Higher order variational time discretizations for nonlinear systems of ordinary differential equations
Preprint series: 11-23, Preprints
- 65M12 Stability and convergence of numerical methods
- 65M60 Finite elements, Rayleigh-Ritz and Galerkin methods, finite methods
Abstract: Starting from the known continuous Galerkin-Petrov (cGP) and discontinuous Galerkin (dG) time discretization method of some polynomial order $k$, we propose two new variational time discretizations for the system of ordinary differential equations (ODE) associated with the semi-discrete finite element solution of a parabolic partial differential equation. Both methods are based on a time polynomial ansatz of higher order $k+1$ where the global smoothness of the discrete solution is also one level higher than that of the original method cGP or dG, respectively. Therefore, the total number of unknowns and the computational costs are not increasing but the accuracy is improved by one order. For the new methods, we prove optimal order a priori error estimates in the maximum norm for a general nonlinear ODE-system with a Lipschitz-continuous right-hand side. We show that the $C^1$-continuous Galerkin-Petrov methods are A-stable and that the $C^0$-continuous dG-methods are strongly A-stable (L-stable). Moreover, we prove that, in each case, the new higher order method and the original method coincide at the endpoints of the time intervals and that their difference can be computed by a simple post-processing step with low computational costs. With this relationship we have proven in the nonlinear case that, in particular, the cGP(2)- and dG(1)-method are superconvergent of order 4 and 3, respectively, at the endpoints of the time intervals. Finally, we present numerical results for the Burgers equation which confirm the theoretical results.

**GOAL OF THE EXERCISE**. In the abstract on variational time discretizations, which equation are the numerical results presented for?

**DATASET CONTENT**.
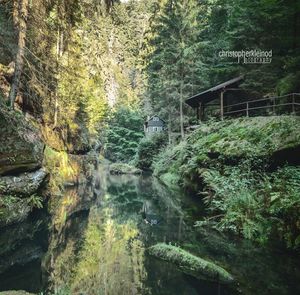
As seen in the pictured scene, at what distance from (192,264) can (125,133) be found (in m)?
60.2

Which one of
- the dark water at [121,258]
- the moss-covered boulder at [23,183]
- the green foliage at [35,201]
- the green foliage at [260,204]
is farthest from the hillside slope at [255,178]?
the moss-covered boulder at [23,183]

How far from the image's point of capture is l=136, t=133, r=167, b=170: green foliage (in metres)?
50.0

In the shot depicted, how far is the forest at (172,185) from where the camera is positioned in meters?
8.99

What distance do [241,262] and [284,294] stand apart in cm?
203

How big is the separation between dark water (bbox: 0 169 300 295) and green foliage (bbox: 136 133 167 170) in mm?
33164

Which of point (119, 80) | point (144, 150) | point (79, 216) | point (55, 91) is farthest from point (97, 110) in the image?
point (79, 216)

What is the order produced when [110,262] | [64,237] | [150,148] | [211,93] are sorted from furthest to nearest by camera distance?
[150,148]
[211,93]
[64,237]
[110,262]

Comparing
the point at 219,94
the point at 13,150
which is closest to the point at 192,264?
the point at 13,150

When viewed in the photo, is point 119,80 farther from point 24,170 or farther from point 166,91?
point 24,170

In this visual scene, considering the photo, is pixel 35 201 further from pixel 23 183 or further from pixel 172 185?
pixel 172 185

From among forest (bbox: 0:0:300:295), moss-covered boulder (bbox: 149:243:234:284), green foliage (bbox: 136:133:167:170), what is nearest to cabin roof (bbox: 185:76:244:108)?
forest (bbox: 0:0:300:295)

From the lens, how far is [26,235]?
41.4ft

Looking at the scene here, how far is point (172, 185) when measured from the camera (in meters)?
28.8

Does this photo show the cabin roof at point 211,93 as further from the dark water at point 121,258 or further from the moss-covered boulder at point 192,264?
the moss-covered boulder at point 192,264
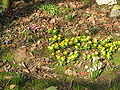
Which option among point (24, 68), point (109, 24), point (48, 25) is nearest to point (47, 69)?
point (24, 68)

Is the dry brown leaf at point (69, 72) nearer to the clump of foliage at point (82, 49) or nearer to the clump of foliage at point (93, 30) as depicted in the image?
the clump of foliage at point (82, 49)

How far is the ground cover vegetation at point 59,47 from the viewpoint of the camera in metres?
4.17

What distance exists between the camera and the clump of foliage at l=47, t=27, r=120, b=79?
4.62 m

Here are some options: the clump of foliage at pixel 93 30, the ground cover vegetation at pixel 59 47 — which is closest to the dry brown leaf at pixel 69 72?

**EXPECTED ANSWER**. The Burgers equation.